I wonder if the college football game ratings are artifically suppressed, if some of those games only showed regionally? Those were also not major national matches. (Go Gators!)

The viewers/households works. If this was a year when people stayed home, stayed in (because of the economy), then there would be more congregate viewing. That would also explain the 12-17 bump. ("But GRANDMA, do we have to watch these crappy soaps?"). The only thing I cannot understand is the 18-49.

Neilsens are problematic, especially for non-traditional viewership. But they represent the best and widest probability sample we've got. And, ultimately, probability sampling IS the single best way to get an accurate estimate of national viewing trends.

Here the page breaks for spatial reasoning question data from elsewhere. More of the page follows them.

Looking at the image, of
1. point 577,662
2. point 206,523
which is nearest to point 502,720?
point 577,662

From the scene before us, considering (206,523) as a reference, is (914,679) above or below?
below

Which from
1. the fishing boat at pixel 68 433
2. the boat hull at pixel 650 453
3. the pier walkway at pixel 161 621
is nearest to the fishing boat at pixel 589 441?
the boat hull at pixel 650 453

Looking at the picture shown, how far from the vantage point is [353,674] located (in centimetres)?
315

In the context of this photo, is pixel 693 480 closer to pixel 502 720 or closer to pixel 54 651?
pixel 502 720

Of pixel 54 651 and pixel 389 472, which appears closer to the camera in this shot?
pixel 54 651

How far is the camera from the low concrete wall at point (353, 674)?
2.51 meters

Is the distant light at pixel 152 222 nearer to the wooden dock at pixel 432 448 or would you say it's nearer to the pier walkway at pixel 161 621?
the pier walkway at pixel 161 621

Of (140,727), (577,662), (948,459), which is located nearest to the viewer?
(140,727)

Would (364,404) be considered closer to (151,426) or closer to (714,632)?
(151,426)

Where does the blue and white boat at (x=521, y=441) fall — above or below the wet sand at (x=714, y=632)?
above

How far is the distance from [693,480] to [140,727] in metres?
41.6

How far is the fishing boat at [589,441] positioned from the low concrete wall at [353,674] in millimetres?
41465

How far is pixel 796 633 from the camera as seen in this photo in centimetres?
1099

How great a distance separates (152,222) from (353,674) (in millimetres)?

The census (a population survey) is SUCH an outmoded way of counting. We'd do just as well, with near-identical numbers, with a probability sample. Indeed, much of the supplemental census information is collected via subsampling.

Until something better comes along, Neilsen is fine.

I think something better WILL come along soon. Both DVRs and online viewing allow bidirectional viewer counting. DVRs are registered to homeowners, so they should give us much better household information, in a chronic, real-time way. Linking viewers to people is still an issue, but (during ratings count periods) it wouldn't be tricky to have viewers bar-code or "log in" to watch their DVR shows.

Right now, online broadcasts are anonymous, and so we only get what the cookie-harvesters can construct (which ain't bad), supplemented with the voluntary online surveys by streaming outfits. But it wouldn't take much to build in some registration utility that would give you counts and demographics.

Even the data collection is finally coming into the new millenium. Sara Bibel recently blogged about a kind of experience sampling that is going to happen.

The numbers are going to get better, and better, and more accurate. But you know what? The overall trends for broadcast and daytime are not going to change.